Pass the ROC

Using MCMC to Fit the Shifted-Beta-Geometric Customer Lifetime Value Model

Two professors of marketing, Peter Fader and Bruce Hardie, have developed probability models for estimating customer lifetime value (LTV). In their papers and example spreadsheets, they estimate the models using maximum-likelihood estimation (MLE).

In this post, I'm going to show how to use MCMC (via pymc) to estimate one of the models they've developed. Using MCMC makes it easy to quantify the uncertainty of the model parameters, and because LTV is a function of the model parameters, to pass that uncertainty through into the estimates of LTV itself.

This post is primarily about implementing the model, and I'm only going to touch briefly on the strengths of the Fader/Hardie model over simpler, back-of-the-envelope formulas you'll find if you google 'calculate customer lifetime value.' But in the interest of motivating the implementation, the model is worth understanding because:

  1. by modeling the processes underlying aggregate metrics like 'churn rate' or 'repeated buying rate,' and
  2. by allowing for heterogeneity in a customer base,

it provides more insight into customer behavior and in many cases, will provide less biased predictions about future behavior of customers.

The Four LTV Scenarios

The academic literature on LTV breaks down the problem into four scenarios, depending on whether the customer-business relationship is contractual, and on whether customers have discrete opportunities for transactions.
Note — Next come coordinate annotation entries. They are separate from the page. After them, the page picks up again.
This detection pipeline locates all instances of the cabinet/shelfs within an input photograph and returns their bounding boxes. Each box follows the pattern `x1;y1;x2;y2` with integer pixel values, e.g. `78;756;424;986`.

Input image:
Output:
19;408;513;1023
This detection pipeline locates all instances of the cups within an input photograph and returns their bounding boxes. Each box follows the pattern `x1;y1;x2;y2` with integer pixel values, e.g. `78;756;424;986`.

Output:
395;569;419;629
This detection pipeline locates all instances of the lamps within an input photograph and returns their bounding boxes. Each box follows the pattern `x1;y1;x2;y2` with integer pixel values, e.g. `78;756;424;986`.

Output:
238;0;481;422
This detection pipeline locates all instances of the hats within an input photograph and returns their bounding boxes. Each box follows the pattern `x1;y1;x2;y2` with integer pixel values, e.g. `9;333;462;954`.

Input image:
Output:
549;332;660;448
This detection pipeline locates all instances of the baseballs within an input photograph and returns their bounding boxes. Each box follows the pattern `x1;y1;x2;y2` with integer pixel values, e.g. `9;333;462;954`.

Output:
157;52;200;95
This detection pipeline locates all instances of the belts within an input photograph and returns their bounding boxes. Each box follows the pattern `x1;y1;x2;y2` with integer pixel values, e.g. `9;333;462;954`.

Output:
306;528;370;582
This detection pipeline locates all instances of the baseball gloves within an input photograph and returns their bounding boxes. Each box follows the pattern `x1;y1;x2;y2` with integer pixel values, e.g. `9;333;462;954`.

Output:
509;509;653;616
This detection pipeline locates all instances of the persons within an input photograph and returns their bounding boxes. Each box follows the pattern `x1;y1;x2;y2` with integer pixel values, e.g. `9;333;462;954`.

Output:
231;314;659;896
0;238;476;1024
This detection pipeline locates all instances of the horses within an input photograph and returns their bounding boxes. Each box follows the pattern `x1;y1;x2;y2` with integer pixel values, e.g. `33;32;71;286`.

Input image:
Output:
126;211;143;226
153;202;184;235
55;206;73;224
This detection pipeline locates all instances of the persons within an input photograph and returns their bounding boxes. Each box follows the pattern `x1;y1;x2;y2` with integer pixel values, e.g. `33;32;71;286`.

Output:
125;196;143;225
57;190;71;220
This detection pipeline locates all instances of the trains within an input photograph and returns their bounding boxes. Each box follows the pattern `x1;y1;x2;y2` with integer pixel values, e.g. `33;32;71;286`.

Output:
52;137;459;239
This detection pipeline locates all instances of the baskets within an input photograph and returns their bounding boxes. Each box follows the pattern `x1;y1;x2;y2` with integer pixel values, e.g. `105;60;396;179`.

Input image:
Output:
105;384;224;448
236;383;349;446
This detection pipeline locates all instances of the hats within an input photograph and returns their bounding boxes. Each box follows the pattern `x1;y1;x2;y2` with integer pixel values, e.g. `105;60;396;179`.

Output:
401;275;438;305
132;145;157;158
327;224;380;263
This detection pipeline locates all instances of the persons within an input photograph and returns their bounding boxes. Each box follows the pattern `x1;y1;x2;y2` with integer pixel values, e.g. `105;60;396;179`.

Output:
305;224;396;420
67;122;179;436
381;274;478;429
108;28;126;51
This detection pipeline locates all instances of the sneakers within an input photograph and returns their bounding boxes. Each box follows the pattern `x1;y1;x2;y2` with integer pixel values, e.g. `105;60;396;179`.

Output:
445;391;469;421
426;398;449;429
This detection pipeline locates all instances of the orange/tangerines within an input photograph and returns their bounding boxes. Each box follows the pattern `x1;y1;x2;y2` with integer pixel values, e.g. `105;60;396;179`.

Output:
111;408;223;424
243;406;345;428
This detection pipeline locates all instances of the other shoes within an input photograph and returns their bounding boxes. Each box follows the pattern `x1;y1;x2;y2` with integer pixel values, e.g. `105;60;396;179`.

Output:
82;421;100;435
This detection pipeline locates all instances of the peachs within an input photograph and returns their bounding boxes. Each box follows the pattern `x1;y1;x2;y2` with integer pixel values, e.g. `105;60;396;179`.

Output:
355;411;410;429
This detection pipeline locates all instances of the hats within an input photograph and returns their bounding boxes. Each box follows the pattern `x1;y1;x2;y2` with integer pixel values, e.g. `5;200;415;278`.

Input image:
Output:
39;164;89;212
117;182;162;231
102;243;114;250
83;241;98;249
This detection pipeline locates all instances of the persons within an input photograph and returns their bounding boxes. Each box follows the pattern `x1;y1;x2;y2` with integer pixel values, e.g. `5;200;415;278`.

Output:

The following graphic, taken from the second paper listed below, provides examples for each of the four scenarios.

In [2]:
import os
from IPython.display import Image, HTML
CHART_DIR = os.path.join(os.getcwd(), 'charts/')
Embed = Image(CHART_DIR + 'quadrant.png', retina=True)

The key distinction between contractual and noncontractual is that in contractual scenario, you observe when a customer leaves, while in a noncontractual scenario, customer departure is unobservable and therefore must be inferred. In this post, I'm going to implement a model from the contractual-discrete (lower-right) quadrant: the shifted-beta-geometric (sBG) model.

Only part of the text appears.